Accurate alignment of one-dimensional 1H NMR spectra is a prerequisite for reliable metabolomics, but chemical shift variability, line shape asymmetry, and multiplet overlap continue to compromise conventional warping algorithms. In this study, we propose a fully automated, cluster-based alignment framework that enforces the physical constraints of scalar coupling. Within a single optimization loop, zero- and first-order phase parameters are refined, while the baseline is dynamically re-estimated. Peaks are extracted with a matched filter derived from an in-spectrum singlet, and multiplets are recognized by a jump-detection criterion applied to a cluster-distance vector.
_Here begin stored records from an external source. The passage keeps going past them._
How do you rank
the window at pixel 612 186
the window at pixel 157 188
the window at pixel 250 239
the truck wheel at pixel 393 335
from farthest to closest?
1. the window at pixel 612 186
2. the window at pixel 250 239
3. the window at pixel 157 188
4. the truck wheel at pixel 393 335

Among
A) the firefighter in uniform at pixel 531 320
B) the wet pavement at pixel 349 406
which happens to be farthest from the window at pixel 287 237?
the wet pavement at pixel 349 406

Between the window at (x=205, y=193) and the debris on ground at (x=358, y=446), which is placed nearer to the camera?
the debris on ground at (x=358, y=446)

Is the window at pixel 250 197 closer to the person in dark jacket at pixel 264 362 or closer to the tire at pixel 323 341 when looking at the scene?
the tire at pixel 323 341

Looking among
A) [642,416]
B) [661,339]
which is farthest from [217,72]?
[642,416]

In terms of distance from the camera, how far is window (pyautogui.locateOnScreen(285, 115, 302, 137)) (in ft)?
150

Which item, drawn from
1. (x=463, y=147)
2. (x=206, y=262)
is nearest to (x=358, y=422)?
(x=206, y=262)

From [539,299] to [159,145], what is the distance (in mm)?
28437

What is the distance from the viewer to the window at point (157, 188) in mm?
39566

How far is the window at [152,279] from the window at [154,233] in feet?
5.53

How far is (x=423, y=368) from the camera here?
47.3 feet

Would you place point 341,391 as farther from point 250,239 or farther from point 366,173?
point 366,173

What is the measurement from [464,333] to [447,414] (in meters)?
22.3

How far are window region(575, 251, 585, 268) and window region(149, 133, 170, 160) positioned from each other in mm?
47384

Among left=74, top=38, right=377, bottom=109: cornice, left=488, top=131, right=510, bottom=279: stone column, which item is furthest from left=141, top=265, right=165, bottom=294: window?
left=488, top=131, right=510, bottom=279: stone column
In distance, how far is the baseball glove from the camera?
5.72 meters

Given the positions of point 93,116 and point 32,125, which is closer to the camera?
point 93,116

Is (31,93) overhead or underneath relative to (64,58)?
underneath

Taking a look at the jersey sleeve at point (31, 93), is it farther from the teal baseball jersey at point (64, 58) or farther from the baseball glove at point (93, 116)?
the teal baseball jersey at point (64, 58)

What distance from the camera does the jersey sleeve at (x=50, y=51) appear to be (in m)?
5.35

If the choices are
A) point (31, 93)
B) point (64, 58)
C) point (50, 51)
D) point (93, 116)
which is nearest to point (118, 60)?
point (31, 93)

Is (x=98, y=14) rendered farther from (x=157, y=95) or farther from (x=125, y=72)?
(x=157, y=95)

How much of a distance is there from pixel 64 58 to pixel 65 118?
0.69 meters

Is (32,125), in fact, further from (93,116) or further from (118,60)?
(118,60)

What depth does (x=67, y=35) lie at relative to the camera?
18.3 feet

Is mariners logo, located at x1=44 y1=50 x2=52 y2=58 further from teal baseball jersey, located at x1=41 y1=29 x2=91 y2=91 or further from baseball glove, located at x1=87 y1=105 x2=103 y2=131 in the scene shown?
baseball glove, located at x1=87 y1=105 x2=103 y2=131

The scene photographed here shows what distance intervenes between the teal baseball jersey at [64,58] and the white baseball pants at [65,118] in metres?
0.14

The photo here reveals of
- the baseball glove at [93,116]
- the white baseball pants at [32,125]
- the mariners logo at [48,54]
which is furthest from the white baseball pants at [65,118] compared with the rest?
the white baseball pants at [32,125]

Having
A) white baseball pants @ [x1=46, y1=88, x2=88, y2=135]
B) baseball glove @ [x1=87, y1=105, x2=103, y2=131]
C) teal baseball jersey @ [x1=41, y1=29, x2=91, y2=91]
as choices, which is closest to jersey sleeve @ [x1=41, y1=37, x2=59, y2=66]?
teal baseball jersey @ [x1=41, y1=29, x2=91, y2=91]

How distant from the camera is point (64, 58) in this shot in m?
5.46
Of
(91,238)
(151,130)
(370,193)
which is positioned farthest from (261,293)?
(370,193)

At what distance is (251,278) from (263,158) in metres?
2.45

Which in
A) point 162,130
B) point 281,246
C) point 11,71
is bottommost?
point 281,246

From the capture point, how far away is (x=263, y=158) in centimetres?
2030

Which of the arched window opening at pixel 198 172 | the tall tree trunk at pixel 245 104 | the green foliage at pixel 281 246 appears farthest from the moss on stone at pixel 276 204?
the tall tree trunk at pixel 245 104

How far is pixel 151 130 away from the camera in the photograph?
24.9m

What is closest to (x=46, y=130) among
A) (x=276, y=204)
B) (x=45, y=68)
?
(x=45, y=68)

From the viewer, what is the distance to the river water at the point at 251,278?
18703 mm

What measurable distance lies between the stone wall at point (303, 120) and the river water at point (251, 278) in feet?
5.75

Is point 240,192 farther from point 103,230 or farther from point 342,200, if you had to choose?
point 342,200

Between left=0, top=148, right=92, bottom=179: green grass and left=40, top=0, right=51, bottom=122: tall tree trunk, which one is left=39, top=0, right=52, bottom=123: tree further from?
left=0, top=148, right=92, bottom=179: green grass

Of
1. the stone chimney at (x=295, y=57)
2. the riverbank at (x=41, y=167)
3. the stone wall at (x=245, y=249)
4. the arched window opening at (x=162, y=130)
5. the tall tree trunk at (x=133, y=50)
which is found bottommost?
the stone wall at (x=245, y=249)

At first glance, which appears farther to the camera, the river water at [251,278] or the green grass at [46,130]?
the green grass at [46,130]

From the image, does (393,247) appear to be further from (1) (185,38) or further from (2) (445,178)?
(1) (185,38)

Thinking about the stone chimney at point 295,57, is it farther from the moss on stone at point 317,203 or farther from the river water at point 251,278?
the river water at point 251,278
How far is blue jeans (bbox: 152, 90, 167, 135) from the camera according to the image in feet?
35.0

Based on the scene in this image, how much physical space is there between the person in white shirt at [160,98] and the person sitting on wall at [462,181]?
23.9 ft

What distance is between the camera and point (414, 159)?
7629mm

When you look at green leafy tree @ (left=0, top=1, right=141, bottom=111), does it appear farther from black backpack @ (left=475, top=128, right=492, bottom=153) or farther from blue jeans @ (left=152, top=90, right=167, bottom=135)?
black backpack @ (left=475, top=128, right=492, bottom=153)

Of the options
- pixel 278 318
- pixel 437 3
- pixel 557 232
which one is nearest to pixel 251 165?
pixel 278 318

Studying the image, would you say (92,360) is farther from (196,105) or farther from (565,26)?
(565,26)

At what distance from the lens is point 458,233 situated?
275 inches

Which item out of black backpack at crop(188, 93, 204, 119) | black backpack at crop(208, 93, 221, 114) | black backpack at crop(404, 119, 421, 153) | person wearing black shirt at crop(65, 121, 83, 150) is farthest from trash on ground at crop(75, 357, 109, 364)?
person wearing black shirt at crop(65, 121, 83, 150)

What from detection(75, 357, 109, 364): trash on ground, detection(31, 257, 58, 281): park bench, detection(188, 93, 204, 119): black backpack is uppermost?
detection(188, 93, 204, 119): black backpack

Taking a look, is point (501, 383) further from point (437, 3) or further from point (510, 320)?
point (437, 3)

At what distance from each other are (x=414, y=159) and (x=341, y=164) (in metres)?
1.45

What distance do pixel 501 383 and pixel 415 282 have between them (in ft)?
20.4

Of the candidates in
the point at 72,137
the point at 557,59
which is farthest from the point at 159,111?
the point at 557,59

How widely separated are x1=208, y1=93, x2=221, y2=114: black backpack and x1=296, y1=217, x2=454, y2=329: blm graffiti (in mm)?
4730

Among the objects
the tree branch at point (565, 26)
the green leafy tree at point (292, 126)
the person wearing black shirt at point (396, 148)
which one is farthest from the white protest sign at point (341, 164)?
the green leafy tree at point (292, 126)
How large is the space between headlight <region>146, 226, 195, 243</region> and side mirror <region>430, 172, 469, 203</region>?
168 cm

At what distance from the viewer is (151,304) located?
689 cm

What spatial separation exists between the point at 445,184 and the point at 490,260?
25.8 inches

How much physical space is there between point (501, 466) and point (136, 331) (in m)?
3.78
Optimal peak-to-peak correspondence is then established under coupling-constant, binomial-intensity and coherent chemical-shift-variability rules, and a shift-corrected spectrum is reconstructed by cubic-spline interpolation. Validation on simulated spectra exhibiting severe "crossing chemical-shift variability" demonstrates accurate recovery of multiplet patterns. When applied to 81 1H NMR spectra of Lycium barbarum L. from three geographical origins, PCA demonstrates improved alignment accuracy and enhanced variance interpretation and geographical group discrimination. It is implemented in open-source Python for vendor format import, with demonstrated applicability to metabolomics or food-quality workflows.